• **Exercise task**
Reproduce the text of every record below word for word, leaving out the pictures.

-*-*-

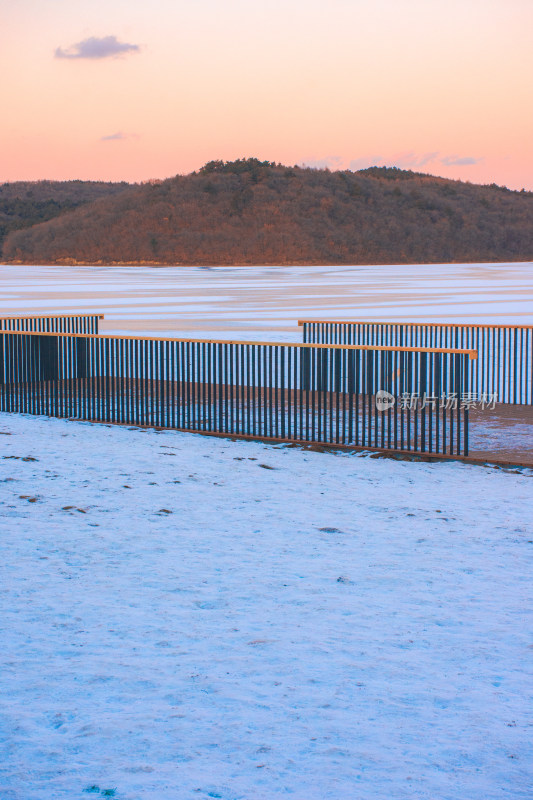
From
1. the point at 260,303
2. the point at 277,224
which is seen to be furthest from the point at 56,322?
the point at 277,224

-*-*-

• **Correct result**
From
1. the point at 260,303
2. the point at 277,224
which is seen to be furthest from the point at 56,322?
the point at 277,224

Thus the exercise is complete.